**Problem to solve**
Transcribe the lines from the one containing "How far removed" to the one containing "0.35 meters", both included.

Excerpts from a spatial dataset
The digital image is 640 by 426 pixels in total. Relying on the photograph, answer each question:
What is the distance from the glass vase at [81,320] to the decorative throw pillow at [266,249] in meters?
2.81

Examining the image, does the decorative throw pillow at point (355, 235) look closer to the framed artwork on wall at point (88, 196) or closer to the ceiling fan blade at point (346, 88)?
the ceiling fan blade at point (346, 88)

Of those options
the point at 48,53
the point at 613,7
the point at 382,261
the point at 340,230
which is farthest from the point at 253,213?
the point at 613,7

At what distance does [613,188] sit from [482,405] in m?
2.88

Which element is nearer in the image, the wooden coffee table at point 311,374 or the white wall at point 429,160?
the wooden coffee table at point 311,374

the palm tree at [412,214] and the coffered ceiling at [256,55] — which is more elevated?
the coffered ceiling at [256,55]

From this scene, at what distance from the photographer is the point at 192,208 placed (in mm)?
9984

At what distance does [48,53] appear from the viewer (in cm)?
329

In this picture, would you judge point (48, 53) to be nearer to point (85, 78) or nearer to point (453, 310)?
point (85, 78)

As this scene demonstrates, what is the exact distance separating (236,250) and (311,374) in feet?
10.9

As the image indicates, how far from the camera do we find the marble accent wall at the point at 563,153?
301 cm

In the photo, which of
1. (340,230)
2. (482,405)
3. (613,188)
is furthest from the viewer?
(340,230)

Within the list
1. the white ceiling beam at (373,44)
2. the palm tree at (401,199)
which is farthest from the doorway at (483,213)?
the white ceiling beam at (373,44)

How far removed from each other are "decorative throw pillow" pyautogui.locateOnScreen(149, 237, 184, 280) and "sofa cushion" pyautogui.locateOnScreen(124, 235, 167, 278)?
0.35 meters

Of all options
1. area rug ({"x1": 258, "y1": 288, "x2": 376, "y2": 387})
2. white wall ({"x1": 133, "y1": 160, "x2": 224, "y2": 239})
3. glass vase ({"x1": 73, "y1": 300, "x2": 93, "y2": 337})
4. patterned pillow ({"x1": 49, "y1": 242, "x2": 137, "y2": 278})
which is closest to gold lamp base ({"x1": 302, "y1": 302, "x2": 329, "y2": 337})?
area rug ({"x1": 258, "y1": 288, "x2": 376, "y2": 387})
---
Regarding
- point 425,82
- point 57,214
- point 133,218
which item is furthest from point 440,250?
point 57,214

**Exercise output**
How far removed from each other are "decorative throw pillow" pyautogui.locateOnScreen(149, 237, 184, 280) and "sofa cushion" pyautogui.locateOnScreen(124, 235, 167, 278)?
0.35 meters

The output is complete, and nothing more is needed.